*Ausgewählter Auszug*
===============

Und hier ist noch der link zur litauischen Lyrik!
https://literaturleuchtet.wordpress.com/2017/03/21/poesie-als-sprache-der-freiheit-lyrik-aus-litauen/
Nach all dem lesen und recherchieren hätte ich große Lust nach Litauen zu reisen …
Viele Grüße!
Ich auch – die Sümpfe und das Meer… ach. Das Litauen-Netz entspinnt sich hier langsam 😉 Viele Grüße zurück!

===============

*Gezeigtes Material*
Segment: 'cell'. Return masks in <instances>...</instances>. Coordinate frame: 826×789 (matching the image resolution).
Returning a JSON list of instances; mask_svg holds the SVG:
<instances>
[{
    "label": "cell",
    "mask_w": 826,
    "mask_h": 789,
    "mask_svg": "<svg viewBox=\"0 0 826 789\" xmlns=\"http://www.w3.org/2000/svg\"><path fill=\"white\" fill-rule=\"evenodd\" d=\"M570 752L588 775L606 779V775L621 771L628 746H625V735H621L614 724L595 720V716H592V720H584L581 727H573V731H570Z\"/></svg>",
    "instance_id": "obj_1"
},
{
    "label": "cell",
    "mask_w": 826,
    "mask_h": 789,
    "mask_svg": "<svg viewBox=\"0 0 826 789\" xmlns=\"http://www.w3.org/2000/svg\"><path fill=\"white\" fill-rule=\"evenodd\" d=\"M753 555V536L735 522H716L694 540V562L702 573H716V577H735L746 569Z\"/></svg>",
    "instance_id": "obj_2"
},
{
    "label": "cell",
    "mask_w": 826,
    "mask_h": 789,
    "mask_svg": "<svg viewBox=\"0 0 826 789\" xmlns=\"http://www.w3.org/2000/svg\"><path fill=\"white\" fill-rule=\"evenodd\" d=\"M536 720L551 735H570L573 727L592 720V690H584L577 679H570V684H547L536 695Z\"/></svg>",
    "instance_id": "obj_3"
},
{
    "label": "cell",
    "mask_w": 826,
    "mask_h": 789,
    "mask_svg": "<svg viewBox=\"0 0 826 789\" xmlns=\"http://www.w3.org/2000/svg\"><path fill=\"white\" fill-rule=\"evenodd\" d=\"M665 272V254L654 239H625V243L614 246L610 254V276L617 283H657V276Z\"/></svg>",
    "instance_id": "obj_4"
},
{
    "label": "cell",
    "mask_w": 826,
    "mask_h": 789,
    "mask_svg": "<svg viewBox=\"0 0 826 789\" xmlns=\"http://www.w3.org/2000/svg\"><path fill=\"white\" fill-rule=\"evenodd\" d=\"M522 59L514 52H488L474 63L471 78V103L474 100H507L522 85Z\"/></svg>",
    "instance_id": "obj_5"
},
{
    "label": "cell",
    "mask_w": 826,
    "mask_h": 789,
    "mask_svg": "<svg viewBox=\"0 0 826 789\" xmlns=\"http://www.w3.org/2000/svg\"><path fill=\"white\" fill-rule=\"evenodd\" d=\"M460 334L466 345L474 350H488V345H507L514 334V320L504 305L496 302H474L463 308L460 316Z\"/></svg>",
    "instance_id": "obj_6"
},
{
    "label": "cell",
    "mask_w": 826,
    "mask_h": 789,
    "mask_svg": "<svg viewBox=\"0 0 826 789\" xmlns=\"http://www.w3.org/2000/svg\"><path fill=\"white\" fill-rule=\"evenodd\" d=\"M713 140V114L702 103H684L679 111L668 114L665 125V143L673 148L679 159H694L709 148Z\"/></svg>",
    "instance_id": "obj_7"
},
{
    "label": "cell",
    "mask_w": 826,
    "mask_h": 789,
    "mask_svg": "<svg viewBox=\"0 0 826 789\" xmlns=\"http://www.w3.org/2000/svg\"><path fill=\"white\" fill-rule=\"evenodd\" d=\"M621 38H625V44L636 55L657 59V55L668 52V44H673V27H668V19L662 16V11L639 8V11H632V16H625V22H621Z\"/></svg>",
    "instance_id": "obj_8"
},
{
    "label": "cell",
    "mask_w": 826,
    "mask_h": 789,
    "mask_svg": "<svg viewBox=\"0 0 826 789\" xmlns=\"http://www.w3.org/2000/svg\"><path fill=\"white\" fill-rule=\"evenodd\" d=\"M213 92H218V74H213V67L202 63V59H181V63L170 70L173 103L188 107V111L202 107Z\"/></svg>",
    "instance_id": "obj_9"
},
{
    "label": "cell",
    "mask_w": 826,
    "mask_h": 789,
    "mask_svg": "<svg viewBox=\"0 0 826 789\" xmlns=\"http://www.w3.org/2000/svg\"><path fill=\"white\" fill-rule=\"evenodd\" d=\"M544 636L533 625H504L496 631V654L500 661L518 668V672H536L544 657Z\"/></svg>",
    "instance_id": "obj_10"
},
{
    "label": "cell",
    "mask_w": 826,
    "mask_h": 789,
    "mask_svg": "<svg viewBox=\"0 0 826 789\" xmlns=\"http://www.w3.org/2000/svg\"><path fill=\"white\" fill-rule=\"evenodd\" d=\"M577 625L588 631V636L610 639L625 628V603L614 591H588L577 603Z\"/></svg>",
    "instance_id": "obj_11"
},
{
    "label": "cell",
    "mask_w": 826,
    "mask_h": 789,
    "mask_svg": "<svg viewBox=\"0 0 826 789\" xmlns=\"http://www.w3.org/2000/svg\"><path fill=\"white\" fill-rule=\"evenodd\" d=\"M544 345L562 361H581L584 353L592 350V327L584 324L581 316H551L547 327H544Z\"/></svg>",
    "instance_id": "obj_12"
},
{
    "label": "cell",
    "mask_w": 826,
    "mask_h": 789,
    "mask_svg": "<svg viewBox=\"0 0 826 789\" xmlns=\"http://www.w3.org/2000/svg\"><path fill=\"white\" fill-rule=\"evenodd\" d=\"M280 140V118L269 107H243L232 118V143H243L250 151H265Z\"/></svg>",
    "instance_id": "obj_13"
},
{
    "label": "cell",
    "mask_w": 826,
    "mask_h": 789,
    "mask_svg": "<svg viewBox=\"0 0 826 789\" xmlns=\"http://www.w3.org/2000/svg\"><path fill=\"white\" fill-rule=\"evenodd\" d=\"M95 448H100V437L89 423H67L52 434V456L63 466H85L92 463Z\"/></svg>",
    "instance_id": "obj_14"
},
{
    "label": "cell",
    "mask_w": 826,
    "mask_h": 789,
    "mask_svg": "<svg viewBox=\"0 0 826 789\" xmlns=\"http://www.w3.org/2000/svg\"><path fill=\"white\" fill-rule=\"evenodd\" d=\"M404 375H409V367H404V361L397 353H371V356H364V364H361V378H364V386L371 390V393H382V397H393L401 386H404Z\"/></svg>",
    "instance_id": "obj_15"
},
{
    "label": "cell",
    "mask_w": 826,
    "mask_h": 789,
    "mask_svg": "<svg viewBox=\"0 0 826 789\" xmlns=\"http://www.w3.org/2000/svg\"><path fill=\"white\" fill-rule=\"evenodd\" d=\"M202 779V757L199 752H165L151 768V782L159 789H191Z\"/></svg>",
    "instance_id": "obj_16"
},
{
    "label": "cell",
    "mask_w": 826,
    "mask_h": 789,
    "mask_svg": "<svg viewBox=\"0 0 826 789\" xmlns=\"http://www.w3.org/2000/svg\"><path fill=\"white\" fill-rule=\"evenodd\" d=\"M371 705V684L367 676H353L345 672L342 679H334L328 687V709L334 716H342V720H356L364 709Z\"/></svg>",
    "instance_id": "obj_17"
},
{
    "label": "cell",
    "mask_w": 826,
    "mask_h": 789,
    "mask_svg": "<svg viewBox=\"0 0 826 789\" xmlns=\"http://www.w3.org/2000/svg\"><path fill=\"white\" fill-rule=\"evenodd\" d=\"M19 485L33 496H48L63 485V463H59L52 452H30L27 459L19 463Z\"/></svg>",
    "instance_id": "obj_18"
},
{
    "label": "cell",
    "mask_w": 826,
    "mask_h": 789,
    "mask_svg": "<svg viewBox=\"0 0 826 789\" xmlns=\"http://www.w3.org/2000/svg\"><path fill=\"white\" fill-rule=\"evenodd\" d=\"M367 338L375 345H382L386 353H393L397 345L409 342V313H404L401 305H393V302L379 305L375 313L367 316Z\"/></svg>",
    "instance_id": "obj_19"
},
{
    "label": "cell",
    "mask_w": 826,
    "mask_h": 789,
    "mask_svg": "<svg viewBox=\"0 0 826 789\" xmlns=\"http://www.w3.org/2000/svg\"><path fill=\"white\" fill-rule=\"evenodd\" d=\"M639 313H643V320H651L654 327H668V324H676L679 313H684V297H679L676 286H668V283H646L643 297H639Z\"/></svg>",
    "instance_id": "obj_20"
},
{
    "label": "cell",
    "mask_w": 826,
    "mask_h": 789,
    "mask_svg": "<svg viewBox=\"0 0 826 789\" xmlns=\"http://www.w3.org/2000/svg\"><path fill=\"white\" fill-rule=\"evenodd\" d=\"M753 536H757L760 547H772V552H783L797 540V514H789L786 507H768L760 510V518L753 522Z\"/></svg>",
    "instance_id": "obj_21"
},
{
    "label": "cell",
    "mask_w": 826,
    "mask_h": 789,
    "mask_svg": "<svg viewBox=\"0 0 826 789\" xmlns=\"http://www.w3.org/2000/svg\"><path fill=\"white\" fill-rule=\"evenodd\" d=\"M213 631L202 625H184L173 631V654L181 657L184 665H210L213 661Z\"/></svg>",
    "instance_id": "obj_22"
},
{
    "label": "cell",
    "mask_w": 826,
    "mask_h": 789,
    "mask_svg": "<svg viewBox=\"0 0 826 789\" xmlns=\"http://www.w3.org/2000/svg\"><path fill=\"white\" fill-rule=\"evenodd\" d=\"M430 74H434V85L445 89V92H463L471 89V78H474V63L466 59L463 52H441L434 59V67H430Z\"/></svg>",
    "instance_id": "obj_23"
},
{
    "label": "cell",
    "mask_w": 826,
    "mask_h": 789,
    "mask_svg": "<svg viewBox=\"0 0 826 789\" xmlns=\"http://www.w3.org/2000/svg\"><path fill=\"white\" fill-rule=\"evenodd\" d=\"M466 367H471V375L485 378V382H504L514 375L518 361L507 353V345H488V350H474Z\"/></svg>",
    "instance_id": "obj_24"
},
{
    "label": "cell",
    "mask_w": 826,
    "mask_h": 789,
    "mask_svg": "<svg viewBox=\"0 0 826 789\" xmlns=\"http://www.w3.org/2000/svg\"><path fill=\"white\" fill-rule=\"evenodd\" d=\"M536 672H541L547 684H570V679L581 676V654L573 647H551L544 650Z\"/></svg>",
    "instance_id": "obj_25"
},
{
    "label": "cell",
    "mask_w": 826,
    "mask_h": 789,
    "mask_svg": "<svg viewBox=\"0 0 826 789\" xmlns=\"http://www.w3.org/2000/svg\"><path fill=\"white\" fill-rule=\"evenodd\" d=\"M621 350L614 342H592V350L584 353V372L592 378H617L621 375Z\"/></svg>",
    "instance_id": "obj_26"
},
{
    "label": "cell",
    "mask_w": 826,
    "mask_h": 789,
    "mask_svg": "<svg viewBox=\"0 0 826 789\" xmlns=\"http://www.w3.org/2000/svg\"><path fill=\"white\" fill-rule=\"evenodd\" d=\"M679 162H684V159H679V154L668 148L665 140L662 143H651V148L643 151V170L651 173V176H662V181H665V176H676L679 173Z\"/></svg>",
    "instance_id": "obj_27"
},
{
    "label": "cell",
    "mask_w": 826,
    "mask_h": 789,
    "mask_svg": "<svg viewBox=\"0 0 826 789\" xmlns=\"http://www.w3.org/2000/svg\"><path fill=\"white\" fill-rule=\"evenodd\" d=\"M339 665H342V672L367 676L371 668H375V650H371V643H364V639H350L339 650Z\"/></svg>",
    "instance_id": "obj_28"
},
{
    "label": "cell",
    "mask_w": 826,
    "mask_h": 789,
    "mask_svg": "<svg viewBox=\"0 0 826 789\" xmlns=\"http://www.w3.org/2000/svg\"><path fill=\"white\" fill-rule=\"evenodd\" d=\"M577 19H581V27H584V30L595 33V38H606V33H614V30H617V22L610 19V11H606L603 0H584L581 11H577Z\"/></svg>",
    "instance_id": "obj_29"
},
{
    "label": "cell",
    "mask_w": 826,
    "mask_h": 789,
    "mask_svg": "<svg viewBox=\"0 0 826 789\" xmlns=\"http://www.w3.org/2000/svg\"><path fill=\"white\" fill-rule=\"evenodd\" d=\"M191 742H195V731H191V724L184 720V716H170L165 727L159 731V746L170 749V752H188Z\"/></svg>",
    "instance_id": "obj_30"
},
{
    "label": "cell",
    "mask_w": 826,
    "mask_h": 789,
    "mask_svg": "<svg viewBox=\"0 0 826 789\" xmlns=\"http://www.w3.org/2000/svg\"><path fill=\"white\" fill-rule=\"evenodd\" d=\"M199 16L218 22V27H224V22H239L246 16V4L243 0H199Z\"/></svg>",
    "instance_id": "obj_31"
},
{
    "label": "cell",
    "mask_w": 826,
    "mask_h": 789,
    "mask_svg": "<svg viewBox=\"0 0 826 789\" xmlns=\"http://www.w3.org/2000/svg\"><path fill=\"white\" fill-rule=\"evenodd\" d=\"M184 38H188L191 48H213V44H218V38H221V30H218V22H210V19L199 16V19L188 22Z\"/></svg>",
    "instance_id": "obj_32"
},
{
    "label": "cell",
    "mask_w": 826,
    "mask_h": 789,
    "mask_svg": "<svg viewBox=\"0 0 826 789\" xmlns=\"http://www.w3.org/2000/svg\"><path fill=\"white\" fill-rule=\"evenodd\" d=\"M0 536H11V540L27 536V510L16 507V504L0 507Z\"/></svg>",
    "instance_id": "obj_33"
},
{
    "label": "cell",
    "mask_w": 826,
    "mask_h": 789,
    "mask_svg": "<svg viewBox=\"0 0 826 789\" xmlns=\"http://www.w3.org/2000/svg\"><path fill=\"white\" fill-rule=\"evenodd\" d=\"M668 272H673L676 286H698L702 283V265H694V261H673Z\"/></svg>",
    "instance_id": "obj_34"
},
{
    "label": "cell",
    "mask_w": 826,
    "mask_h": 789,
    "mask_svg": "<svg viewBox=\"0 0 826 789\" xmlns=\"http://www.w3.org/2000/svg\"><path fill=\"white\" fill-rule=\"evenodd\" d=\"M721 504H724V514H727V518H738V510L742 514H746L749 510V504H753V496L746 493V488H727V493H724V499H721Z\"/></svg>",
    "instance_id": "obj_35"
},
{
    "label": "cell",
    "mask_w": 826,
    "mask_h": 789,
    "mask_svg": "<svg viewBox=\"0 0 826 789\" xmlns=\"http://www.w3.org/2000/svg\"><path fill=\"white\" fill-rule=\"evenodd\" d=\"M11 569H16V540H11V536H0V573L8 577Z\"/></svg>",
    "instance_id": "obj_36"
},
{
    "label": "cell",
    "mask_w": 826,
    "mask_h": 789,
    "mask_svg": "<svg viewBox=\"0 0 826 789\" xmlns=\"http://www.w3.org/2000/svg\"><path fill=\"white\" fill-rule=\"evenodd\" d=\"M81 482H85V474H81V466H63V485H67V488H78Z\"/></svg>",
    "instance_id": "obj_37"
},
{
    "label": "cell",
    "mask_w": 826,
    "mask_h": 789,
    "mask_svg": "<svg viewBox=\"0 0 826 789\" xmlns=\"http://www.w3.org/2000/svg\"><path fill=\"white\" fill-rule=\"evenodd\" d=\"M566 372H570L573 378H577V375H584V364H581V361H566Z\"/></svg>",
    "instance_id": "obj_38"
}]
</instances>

===============

*Aufgaben und Übungen*
#1 Sag den Absatz aus dem Auszug, der mit „Nach all dem lesen“ beginnt, kürzer in eigenen Worten.
#2 Schreib aus dem Auszug Wort für Wort ab: Fang bei der Stelle mit "Und hier ist" an und hör nach "Viele Grüße zurück!" auf.

*Lösungen*
#1 Nach dem vielen Lesen und Recherchieren würde ich gern nach Litauen reisen.

#2
Und hier ist noch der link zur litauischen Lyrik!
https://literaturleuchtet.wordpress.com/2017/03/21/poesie-als-sprache-der-freiheit-lyrik-aus-litauen/
Nach all dem lesen und recherchieren hätte ich große Lust nach Litauen zu reisen …
Viele Grüße!
Ich auch – die Sümpfe und das Meer… ach. Das Litauen-Netz entspinnt sich hier langsam 😉 Viele Grüße zurück!